* **DESCRIPTION OF THE TASK**
Everything from the line with "At what distance is" to the end of the data should be restated word for word, and nothing before it.

* **STORED RECORDS**
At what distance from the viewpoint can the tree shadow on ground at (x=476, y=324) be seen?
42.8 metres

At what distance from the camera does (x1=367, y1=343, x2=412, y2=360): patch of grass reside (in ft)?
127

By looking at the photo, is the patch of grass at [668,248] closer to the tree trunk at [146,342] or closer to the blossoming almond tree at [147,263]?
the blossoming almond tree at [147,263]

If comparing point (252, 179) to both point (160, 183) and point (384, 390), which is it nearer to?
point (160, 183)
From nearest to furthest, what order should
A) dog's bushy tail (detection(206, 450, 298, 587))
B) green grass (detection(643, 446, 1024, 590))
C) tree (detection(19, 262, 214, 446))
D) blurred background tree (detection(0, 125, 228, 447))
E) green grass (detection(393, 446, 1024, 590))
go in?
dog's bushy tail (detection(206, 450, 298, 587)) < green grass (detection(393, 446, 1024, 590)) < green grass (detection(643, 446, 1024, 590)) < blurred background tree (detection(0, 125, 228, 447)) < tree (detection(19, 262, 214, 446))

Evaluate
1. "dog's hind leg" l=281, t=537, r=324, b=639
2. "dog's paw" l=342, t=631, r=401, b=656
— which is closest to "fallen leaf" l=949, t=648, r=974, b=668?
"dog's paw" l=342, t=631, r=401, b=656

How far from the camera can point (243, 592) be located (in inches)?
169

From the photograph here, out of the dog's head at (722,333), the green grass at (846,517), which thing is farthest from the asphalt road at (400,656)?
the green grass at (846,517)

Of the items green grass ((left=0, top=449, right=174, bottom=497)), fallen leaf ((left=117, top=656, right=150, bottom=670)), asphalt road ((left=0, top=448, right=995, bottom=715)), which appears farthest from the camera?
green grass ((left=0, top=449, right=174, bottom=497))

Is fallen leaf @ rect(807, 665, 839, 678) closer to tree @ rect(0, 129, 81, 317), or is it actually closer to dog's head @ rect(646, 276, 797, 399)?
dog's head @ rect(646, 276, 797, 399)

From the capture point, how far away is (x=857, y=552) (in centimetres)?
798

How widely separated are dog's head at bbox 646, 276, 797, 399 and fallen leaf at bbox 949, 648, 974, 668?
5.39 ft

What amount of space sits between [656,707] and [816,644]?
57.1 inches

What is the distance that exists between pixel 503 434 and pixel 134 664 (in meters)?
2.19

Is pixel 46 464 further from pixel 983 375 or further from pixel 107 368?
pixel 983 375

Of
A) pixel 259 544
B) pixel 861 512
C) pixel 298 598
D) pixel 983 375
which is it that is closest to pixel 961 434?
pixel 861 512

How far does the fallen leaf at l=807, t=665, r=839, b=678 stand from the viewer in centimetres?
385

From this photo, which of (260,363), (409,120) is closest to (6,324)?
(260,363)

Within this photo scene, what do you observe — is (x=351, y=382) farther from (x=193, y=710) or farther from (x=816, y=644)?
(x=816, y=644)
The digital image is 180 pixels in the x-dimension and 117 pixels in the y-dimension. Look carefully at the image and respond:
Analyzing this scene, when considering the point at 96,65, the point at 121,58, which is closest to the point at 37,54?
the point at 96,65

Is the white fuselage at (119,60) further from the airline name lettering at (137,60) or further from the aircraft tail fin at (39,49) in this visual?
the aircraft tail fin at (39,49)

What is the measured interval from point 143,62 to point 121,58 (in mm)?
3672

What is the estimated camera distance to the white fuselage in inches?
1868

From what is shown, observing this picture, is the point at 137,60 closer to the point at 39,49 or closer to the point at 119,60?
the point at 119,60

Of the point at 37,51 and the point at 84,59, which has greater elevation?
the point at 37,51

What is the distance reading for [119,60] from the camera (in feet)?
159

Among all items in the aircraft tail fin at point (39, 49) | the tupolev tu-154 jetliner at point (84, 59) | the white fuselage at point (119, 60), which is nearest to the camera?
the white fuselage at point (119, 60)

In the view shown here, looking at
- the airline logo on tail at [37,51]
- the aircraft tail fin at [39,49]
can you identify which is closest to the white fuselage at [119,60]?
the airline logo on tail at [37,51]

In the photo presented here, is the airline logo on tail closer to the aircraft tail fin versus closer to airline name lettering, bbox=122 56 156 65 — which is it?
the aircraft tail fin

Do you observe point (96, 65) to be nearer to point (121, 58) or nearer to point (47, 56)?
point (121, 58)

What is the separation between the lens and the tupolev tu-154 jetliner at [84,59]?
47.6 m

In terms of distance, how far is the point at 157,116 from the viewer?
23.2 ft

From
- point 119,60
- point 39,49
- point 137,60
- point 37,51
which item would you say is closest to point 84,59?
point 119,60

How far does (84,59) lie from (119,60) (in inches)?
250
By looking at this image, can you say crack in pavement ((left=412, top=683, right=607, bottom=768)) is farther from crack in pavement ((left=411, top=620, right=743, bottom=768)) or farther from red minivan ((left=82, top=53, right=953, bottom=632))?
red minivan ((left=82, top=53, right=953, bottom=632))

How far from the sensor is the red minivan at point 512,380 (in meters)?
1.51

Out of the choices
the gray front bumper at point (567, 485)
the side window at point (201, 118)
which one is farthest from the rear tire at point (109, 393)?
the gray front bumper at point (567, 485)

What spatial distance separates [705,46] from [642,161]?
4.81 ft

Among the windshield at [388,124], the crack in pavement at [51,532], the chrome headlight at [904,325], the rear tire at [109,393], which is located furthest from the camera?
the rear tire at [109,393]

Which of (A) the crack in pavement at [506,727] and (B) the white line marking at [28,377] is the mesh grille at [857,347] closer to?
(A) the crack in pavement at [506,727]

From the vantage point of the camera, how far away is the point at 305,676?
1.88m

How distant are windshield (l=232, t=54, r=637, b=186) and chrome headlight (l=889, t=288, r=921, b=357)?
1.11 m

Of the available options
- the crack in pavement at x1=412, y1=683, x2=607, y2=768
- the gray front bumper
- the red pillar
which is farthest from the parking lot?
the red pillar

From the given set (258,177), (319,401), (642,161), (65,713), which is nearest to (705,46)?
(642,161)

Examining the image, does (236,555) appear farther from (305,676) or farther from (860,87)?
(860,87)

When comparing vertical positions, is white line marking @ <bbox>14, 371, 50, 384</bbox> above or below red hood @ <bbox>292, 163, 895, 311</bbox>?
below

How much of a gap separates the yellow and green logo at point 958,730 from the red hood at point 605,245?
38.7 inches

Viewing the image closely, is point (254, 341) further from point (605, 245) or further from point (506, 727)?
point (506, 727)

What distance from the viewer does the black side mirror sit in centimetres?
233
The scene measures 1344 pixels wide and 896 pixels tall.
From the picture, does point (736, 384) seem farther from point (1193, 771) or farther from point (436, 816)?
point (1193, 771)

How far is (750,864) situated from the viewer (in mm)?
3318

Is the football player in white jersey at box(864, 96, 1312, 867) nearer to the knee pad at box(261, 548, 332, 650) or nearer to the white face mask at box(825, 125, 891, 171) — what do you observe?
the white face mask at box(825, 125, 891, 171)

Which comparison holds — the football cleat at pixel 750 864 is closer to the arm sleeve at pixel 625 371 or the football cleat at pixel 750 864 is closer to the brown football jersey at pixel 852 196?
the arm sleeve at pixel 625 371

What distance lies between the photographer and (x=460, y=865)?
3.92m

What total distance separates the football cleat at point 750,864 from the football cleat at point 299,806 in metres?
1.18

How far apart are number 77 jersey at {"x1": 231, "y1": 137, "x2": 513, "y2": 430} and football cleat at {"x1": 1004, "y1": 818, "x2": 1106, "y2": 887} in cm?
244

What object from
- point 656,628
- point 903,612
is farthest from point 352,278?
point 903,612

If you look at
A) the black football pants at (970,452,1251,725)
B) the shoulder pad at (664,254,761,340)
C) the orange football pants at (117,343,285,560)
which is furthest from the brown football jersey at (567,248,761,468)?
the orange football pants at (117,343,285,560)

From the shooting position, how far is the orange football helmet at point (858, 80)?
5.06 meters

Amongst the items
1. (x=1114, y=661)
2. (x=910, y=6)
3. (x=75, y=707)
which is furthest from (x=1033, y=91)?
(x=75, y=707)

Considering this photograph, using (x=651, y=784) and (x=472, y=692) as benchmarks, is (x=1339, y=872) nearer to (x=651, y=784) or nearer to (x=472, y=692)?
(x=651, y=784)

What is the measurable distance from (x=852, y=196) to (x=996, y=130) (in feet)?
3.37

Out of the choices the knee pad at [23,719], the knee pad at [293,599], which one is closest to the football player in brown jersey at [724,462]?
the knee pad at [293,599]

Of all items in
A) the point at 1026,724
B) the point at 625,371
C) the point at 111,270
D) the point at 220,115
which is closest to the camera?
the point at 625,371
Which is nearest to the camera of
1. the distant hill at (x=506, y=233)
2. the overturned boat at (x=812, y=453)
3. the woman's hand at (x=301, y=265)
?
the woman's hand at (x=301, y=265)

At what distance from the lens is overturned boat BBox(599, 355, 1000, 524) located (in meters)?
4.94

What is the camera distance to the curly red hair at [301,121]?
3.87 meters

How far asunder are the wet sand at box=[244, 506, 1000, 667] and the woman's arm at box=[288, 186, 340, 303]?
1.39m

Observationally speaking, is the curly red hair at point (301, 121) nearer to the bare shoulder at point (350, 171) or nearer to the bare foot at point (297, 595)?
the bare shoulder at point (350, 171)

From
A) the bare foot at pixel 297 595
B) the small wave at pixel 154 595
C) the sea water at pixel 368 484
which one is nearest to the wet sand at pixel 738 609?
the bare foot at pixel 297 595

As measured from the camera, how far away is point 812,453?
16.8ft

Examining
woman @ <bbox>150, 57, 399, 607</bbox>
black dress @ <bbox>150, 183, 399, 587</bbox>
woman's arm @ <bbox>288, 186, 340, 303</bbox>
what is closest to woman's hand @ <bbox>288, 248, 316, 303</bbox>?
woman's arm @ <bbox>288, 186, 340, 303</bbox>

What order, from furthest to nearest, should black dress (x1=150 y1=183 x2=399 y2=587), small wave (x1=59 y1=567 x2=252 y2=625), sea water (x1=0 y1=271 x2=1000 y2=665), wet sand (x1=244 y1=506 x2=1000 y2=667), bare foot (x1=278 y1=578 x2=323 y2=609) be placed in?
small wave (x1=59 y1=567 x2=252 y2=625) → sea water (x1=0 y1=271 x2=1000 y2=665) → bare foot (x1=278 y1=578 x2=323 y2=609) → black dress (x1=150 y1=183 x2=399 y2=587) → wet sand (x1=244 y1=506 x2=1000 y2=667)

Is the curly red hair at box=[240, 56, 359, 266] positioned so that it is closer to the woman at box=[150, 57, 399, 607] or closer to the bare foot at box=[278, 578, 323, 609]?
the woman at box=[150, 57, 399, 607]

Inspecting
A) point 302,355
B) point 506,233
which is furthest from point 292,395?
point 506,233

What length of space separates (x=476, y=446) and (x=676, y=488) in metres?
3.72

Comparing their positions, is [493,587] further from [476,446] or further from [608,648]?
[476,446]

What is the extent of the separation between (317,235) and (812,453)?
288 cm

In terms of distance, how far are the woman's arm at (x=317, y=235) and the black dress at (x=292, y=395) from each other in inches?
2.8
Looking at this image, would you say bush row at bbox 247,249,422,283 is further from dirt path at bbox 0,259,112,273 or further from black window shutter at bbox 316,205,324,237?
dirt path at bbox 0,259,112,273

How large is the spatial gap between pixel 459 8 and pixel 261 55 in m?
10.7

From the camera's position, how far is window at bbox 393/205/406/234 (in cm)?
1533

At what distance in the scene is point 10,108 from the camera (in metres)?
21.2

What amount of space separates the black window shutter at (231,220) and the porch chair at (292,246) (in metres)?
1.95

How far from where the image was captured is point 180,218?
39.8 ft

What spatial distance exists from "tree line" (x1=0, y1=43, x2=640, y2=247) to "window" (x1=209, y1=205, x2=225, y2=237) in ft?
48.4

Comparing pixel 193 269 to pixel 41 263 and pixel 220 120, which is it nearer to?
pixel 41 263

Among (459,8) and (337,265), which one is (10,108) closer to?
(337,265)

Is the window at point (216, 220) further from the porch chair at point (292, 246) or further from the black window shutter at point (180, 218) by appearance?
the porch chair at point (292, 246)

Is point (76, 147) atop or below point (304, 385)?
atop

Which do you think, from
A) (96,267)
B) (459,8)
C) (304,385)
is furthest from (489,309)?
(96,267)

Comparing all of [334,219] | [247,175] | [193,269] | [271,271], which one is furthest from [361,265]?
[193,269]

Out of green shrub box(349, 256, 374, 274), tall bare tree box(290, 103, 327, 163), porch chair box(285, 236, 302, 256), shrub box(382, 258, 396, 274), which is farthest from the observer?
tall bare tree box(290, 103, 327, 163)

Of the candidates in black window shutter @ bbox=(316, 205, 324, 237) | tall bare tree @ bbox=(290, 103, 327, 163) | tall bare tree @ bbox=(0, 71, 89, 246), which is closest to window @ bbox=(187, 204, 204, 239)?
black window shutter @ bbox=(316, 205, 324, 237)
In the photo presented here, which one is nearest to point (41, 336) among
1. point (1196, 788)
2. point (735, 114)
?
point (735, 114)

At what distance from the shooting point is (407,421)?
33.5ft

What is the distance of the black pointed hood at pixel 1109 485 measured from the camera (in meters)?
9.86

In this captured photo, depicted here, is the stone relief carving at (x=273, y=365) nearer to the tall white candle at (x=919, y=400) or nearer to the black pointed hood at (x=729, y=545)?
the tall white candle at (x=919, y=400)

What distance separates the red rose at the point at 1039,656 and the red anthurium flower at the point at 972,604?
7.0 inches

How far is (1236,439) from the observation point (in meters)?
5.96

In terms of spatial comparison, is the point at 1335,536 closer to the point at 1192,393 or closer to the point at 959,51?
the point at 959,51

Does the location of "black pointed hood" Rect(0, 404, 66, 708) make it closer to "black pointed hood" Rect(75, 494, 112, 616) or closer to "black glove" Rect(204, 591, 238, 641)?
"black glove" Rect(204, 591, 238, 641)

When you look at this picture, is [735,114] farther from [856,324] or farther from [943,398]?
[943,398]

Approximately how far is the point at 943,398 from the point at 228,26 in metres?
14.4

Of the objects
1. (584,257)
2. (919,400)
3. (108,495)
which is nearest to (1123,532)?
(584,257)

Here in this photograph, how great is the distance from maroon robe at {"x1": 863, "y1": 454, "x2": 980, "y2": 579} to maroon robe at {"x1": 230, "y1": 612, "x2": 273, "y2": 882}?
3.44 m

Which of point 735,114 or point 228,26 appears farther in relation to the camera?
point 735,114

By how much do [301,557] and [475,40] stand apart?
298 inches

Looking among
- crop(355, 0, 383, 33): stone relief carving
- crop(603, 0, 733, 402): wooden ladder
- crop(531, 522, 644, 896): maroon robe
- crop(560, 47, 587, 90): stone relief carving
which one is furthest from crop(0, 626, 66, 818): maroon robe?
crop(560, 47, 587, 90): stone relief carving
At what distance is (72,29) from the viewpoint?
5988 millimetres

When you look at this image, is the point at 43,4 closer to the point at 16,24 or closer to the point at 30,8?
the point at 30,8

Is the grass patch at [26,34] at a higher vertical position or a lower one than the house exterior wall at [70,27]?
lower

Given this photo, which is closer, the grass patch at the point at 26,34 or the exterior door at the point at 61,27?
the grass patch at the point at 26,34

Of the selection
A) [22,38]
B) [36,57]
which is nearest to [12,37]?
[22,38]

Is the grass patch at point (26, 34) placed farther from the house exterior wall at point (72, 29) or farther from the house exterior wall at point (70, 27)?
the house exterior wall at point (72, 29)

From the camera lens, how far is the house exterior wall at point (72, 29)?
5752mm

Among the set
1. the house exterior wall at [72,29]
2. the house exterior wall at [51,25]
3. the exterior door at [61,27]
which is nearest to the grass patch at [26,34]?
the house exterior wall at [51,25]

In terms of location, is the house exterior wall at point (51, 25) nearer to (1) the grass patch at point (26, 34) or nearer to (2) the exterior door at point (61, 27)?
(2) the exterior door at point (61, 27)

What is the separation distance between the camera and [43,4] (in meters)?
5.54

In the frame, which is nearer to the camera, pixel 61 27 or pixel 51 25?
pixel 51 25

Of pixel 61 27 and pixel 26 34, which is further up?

* **WORKED SOLUTION**
At what distance is (72,29) from the viewpoint?
5988 millimetres

When you look at this image, is the point at 43,4 closer to the point at 16,24 or closer to the point at 30,8?
the point at 30,8

Is the grass patch at [26,34] at a higher vertical position or a lower one than the house exterior wall at [70,27]?
lower

Given this photo, which is closer, the grass patch at the point at 26,34 or the exterior door at the point at 61,27?
the grass patch at the point at 26,34

Of the selection
A) [22,38]
B) [36,57]
which is nearest to [12,37]?
[22,38]

Is the grass patch at point (26, 34) placed farther from the house exterior wall at point (72, 29) or farther from the house exterior wall at point (70, 27)?
the house exterior wall at point (72, 29)

From the camera lens, how far is the house exterior wall at point (72, 29)?
5752mm

Among the set
1. the house exterior wall at [72,29]
2. the house exterior wall at [51,25]
3. the exterior door at [61,27]
which is nearest to the grass patch at [26,34]?
the house exterior wall at [51,25]

In terms of location, is the house exterior wall at point (51, 25) nearer to (1) the grass patch at point (26, 34) or nearer to (2) the exterior door at point (61, 27)?
(2) the exterior door at point (61, 27)

What is the separation distance between the camera and [43,4] (in meters)?
5.54

In the frame, which is nearer to the camera, pixel 61 27 or pixel 51 25?
pixel 51 25

Of pixel 61 27 and pixel 26 34, which is further up?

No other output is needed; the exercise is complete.